Because middleBrick scans test input validation and property authorization in parallel, it can surface these issues by detecting unexpected enumerable properties that influence API behavior. The scanner does not fix the code, but it provides remediation guidance to harden object handling and ORM usage when integrating with Cockroachdb.

Remediation focuses on preventing prototype pollution before data reaches Adonisjs ORM logic and ensuring Cockroachdb interactions are resilient to tainted input.

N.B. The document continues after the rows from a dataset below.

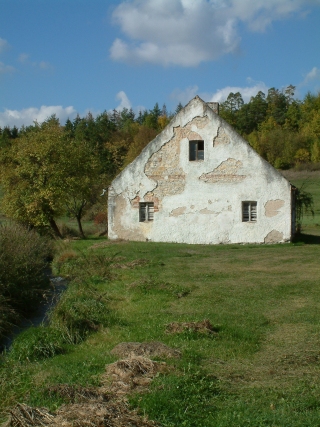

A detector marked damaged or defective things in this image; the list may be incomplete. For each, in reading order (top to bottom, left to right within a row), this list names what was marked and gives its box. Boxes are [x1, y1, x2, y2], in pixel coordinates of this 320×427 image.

peeling plaster [199, 158, 246, 183]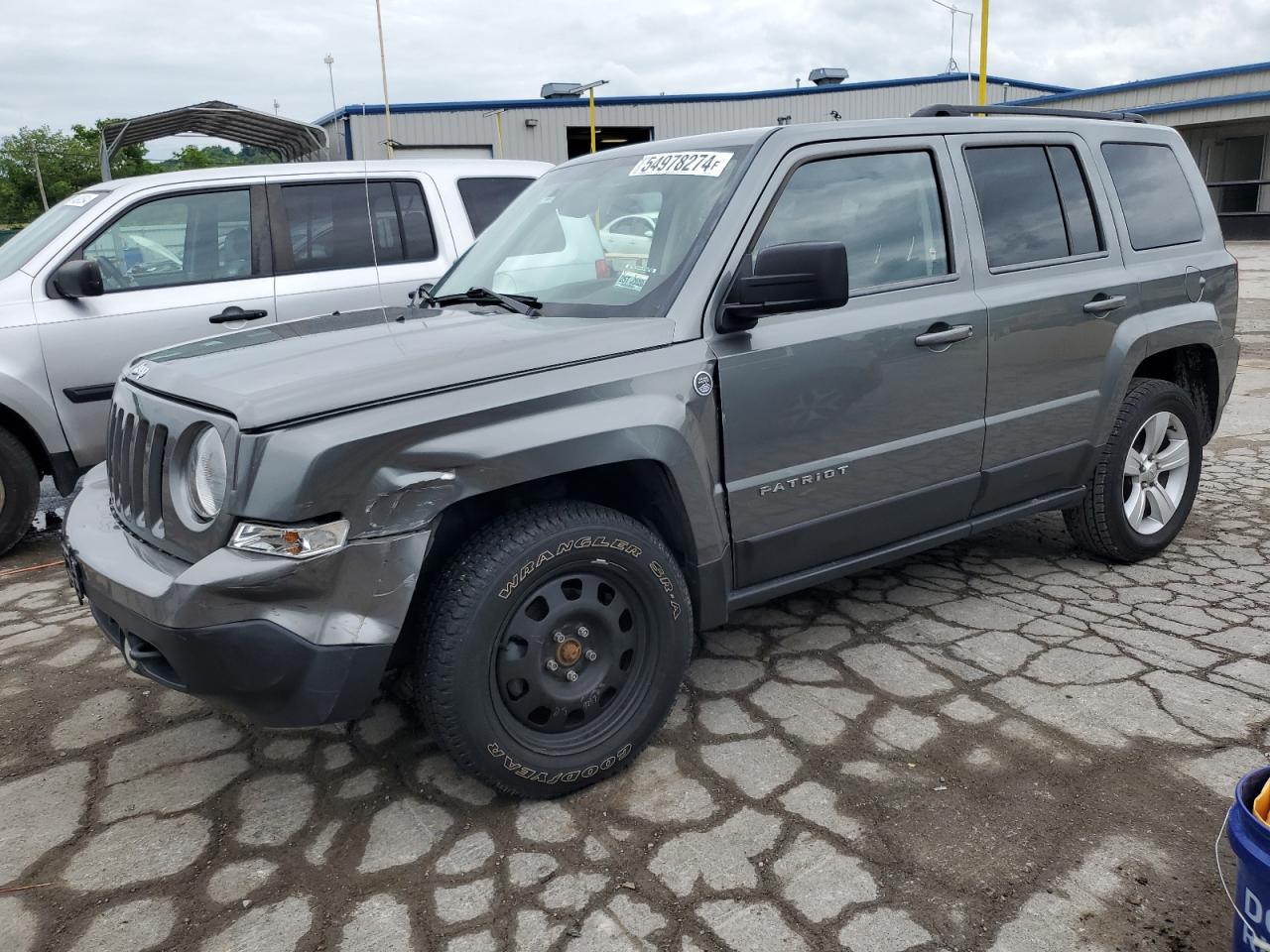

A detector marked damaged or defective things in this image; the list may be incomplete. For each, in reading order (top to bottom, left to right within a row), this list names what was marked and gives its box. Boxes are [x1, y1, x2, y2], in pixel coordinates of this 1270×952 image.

cracked asphalt [2, 247, 1270, 952]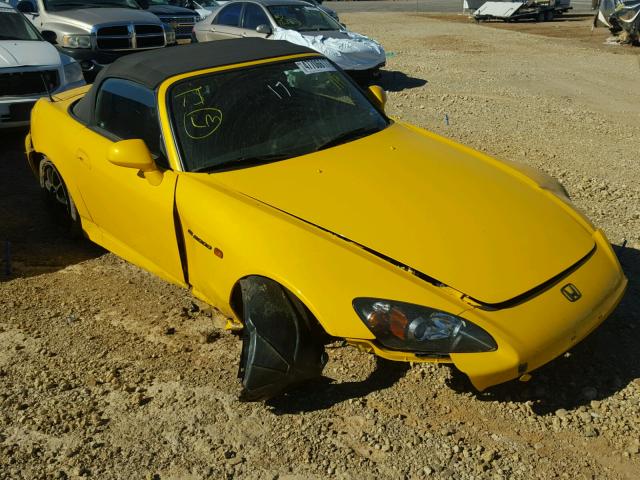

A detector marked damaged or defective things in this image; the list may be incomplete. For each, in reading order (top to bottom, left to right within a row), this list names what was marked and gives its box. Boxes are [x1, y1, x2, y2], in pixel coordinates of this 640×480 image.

bent hood [0, 40, 60, 67]
bent hood [270, 28, 384, 71]
bent hood [208, 124, 592, 304]
cracked headlight [352, 298, 498, 354]
damaged front bumper [348, 231, 628, 392]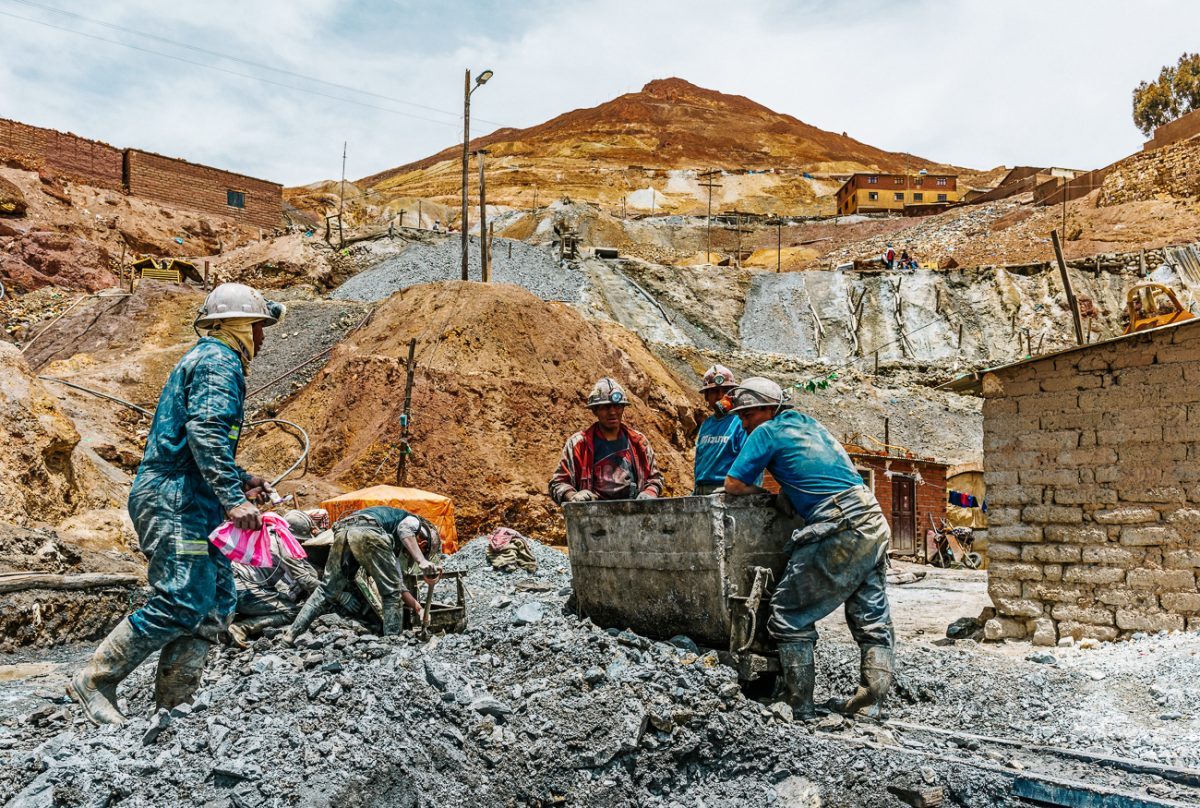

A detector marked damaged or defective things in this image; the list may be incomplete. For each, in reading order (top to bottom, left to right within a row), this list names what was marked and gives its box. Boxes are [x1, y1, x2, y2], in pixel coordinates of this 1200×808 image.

rusty metal bin [564, 494, 806, 677]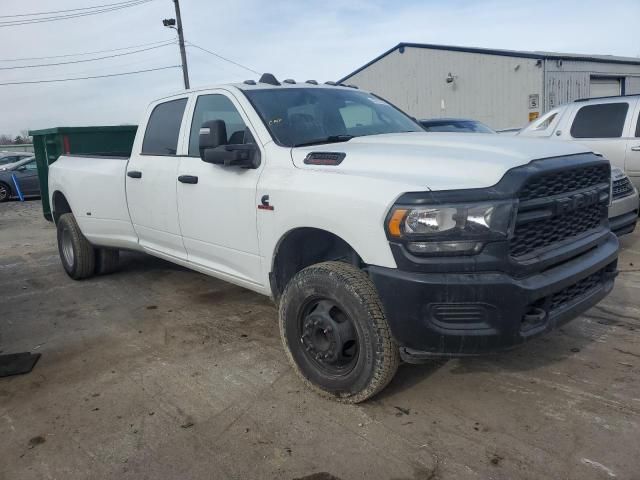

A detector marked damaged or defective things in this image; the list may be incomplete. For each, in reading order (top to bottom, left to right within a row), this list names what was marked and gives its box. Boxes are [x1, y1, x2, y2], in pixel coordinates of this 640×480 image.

• Use strict object creation: Prefer Object.create(null) for dictionaries that should never inherit from Object.prototype. When merging request payloads into filters for Cockroachdb queries, avoid plain {} if you plan to iterate with for...in without hasOwnProperty checks.
• Validate and sanitize input: Explicitly whitelist allowed keys for query parameters and model attributes. Reject or strip keys that begin with __ or match known pollution targets such as constructor, prototype, and __proto__.
• Use framework helpers: Adonisjs provides schema.validate and shape-based parsing. Define strict shapes for incoming data and avoid merging raw objects directly into Lucid models or query builders targeting Cockroachdb.

Concrete code examples

Safe filter construction for Cockroachdb queries

import { schema } from '@ioc:Adonis/Core/Validator'
import Database from '@ioc:Adonis/Lucid/Database'

const filterSchema = schema.create({
  filters: schema.object.optional().reportUnknownKeys('ignore'),
  limit: schema.number.optional([ () => true ]),
  status: schema.string.optional()
})

export async function listUsers(ctx) {
  const validated = await ctx.validate({
    schema: filterSchema,
    data: ctx.request.qs()
  })

  // Build a clean params object with Object.create(null) to avoid prototype pollution
  const params = Object.create(null)
  if (validated.filters?.status) {
    params.status = validated.filters.status
  }
  if (validated.limit) {
    params.limit = validated.limit
  }

  // Use parameterized query building with Cockroachdb via Lucid
  const users = await Database.query()
    .from('users')
    .where((builder) => {
      if (params.status) {
        builder.andWhere('status', params.status)
      }
    })
    .limit(params.limit || 50)

  return users
}

Sanitizing merged configuration for ORM usage

import { merge } from 'lodash'

function safeMergeTarget(target, source) {
  // Reject keys that could pollute prototypes
  const blockedKeys = ['constructor', 'prototype', '__proto__']
  const cleanSource = Object.keys(source).reduce((acc, key) => {
    if (!blockedKeys.includes(key) && Object.prototype.hasOwnProperty.call(source, key)) {
      acc[key] = source[key]
    }
    return acc
  }, {})
  return merge(target, cleanSource)
}

const baseConfig = Object.create(null)
baseConfig.table = 'transactions'

const incoming = {
  constructor: { malicious: true },
  limit: 100,
  __proto__: { injected: true }
}

const config = safeMergeTarget(baseConfig, incoming)
// config contains only { table: 'transactions', limit: 100 }

// Use config safely with Cockroachdb client
Database.raw('SELECT * FROM ${table} LIMIT ${limit}', config)
  .then((result) => {
    // process rows from Cockroachdb
  })

Rejecting prototype pollution at the validation layer

import { schema } from '@ioc:Adonis/Core/Validator'

const userSchema = schema.create({
  data: schema.object({
    name: schema.string(),
    email: schema.string.optional(),
    // Explicitly disallow unexpected keys
    allowUnknownKeys: false
  })
})

export async function createUser(ctx) {
  const payload = await ctx.validate({ schema: userSchema })
  // payload.data is guaranteed not to contain prototype pollution keys
  await Database.table('users').insert({
    name: payload.data.name,
    email: payload.data.email
  })
}

These practices reduce the attack surface when Adonisjs applications interact with Cockroachdb by ensuring that only intended, validated data shapes influence query building and ORM behavior.